The Greek ‘deal’ is nothing of the sort. It is instead a self-defeating mockery of both the principles and grand vision that founded the EU. As such, it is no more than vindictive and short-sighted retribution for perceived (and, to be fair, actual) past misdemeanours of the Greek government and people. Just how can driving an already broke nation further into indenture, debt and recession do anything other than feed a cycle of recession driving greater debt and, in turn, ever-deeper recession?
What the Troika has chosen to ignore throughout is that the current situation is a direct result of the grand illusion created during the foundation of the Euro, a lie to which all parties actively subscribed. Everyone and their dog knew – at the time – that the Greeks, amongst others, were simply lying about their economies, to create a convenient illusion of convergence. The upshot was that the Euro, a project that should have been the work of a generation and the outcome rather than a driver of union, was pushed through in just a few years on the basis of that blatant falsehood, creating stress lines within the Eurozone that would one day cause it to fracture catastrophically. The only surprise is that it has taken so long.

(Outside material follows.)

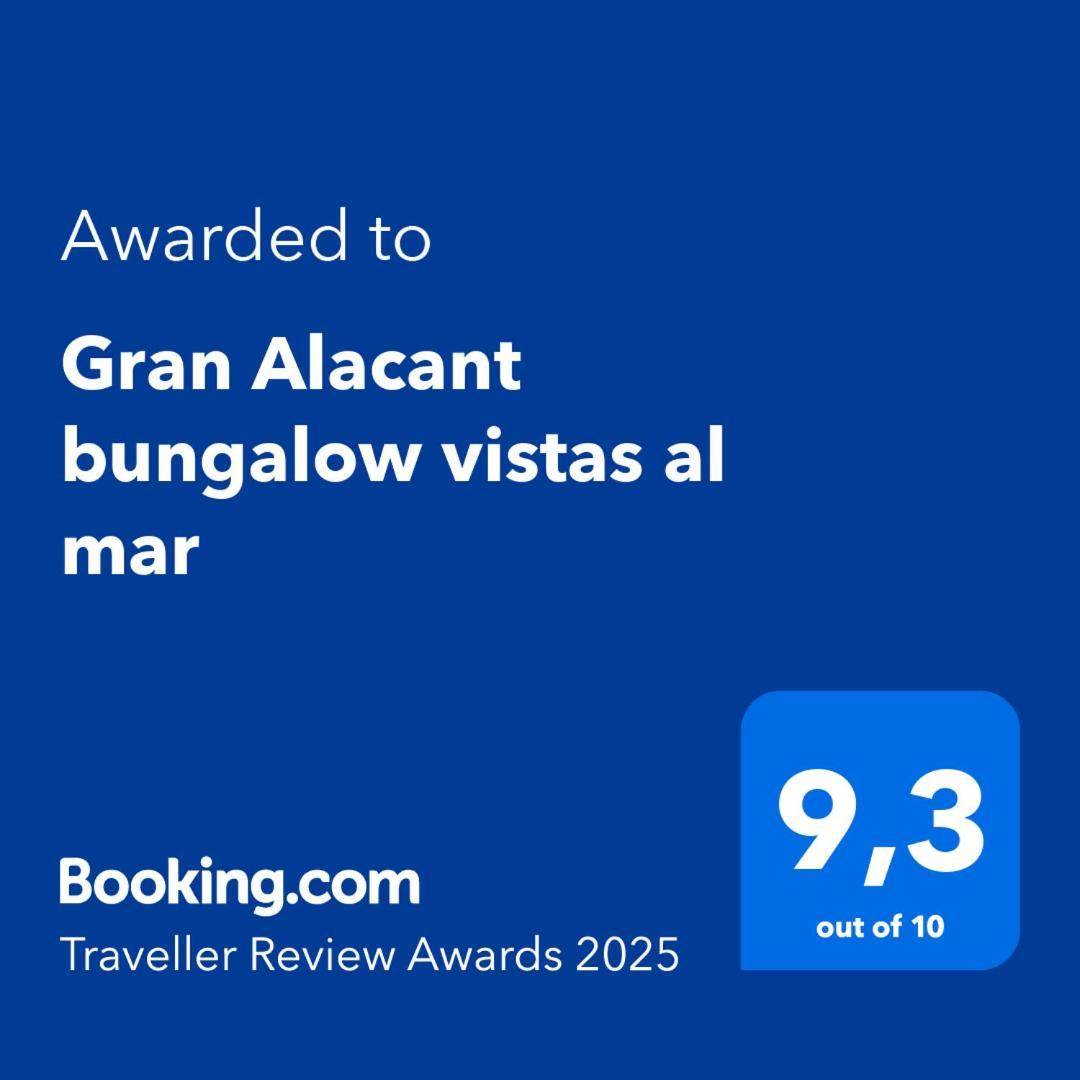 Gran Alacant Bungalow Vistas Al Mar Exteriör bild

So, yes, the Greeks went large on the creditworthiness of the German economy, whilst failing to address the structural and procedural inadequacies of their own. They weren’t the only ones.
The Troika has had a choice: to adopt a punitive approach, not least for German domestic consumption, one that seeks to belabour Greece for its failures and, as a unspoken sub-text, to drive out the elected Syriza government. Or, to accept that we are where we are, for a complex array of multilateral reasons, accept shared responsibility for the situation and to work with the Greek government to create a positive path to the future.
This however has to start with acceptance that the debt burden on Greece is unsustainable, whatever its structure, and that starting with a significant write-down is essential.
The Troika has however chosen the retributive option and appears to be running an unspoken agenda of regime change alongside the ‘acceptable’ public agenda of bail-out underpinned by reform. That sort of duplicity rarely ends well.
This is, in my view, an incredibly dangerous path, one that, even ignoring its riding roughshod over democracy, in the country that gave us the word, continues to apply corner-shop level economics to international dynamics (something of which Thatcher would have been proud). Such profoundly impositional and undemocratic behaviour will have the immediate result of further degradation of the Greek state and its ability to enact the very reforms sought. The widespread distrust it engenders across Europe will also trigger a process which is then likely to drive the failure of the Eurozone and, conceivably, of the EU itself.
This morning however, the IMF has played its Joker: it appears that Christine Lagarde (for whom I’ve always had a much higher regard than for Merkel et al) and her team have understood all of this and especially the need for debt relief as a starting point. The only reason I can see for them throwing today’s spanner in the works is a belief that, for the sake of both Greece and Europe, this deal must be rejected. I hope the Greeks take the hint.